More important, it is the 60 percent of Kosovo’s Serbs south of the Ibar who risk losing the most, as partition would effectively leave them marooned within a rump Kosovo where the pressure to leave would come from both Belgrade and Albanian hardliners in Pristina who would feel far less obligated to respect minority rights. Alongside these communities is the influential Serbian Orthodox Church, whose monasteries and other holy sites have been frequent targets of Albanian extremists since 1999. One of the most outspoken and internationally respected church figures, Father Sava Janjic, the Abbot of the immensely important Visoki Decani monastery, has taken to social media to point out the precarious position of the Serbian Church and its communities in central Kosovo where partition would be absolutely devastating for their future security and safety—especially if a potential land swap replaces 70,000 Serbs of northern Kosovo with nearly 70,000 Albanians from the Presevo Valley.

Albanians share the same sentiment against partition but for different reasons. Pristina holds that Kosovo’s borders cannot be compromised, and the north remains an inalienable part of its territory. While popular Albanian sentiment might favor getting rid of an unruly north, officials agree with the position of many Western policymakers that a partition of Kosovo would seriously undercut Kosovo’s future economic benefits. Northern Kosovo is home to the Trepca Mines—itself straddling both sides of the Ibar—and the Gazivode hydroelectric dam and power station. While including the north in Kosovo raises the possibility of Serbs having a definitive stake in both operations, partitioning the territory would cede these engines of the economy to Serbia. Gaining the Presevo Valley would add little value to Kosovo’s already rudimentary economy.

Beyond Kosovo, a partition and land swap would do nothing for the Albanians of the Presevo Valley, who as residents of Serbia currently benefit from being citizens of an internationally recognized country with all rights and benefits of travel, access to international organizations, and EU-supported standards of minority rights. Being annexed to Kosovo would suddenly make them part of a disputed territory with limited international access and even less international mobility.

Finally, partition would destroy years of work by the United States and key Western European powers that have provided a carefully crafted image of Kosovo as a multiethnic society as well as efforts in convincing Serb and Albanian communities to live together. Internationally backed agreements between Belgrade and Pristina in setting up powers of autonomy for Kosovo Serbs would go up in smoke.

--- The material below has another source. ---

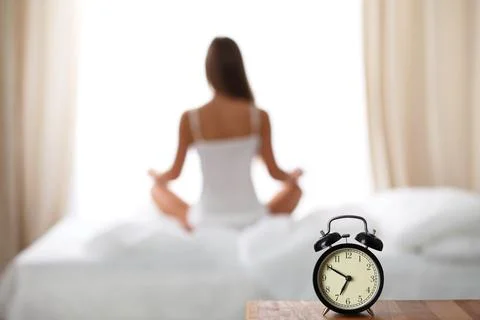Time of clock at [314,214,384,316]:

Beyond that, the carefully crafted argument by the West that Kosovo’s separation from Serbia was “sui generis” and that no other changes to borders would be supported would suddenly be upended. The threat of drawing new borders could open a Pandora’s Box in the region that would encourage Serbs in Bosnia and Albanians in Macedonia to seek similar arrangements of territorial secession and unification with their ethnic kin. Were this to happen, the international community would be forced to intervene in the Balkans to halt yet another ethnonationalist land grab.

The international powers invested in finding a lasting solution to Kosovo’s disputed status need to discourage any further talk of partition. It is an endgame that benefits no one except extremists and short-sighted elites on both sides. “Velvet divorces” and “negotiated” territorial adjustments are not part of the region’s history; war and ethnic cleansing sadly are. Any calls to redraw borders and swap territory would almost certainly degenerate into the sort of violence and chaotic population exchanges that plagued the region in the 1990s. It would be an abdication of leadership to invite the return of such wars to European soil.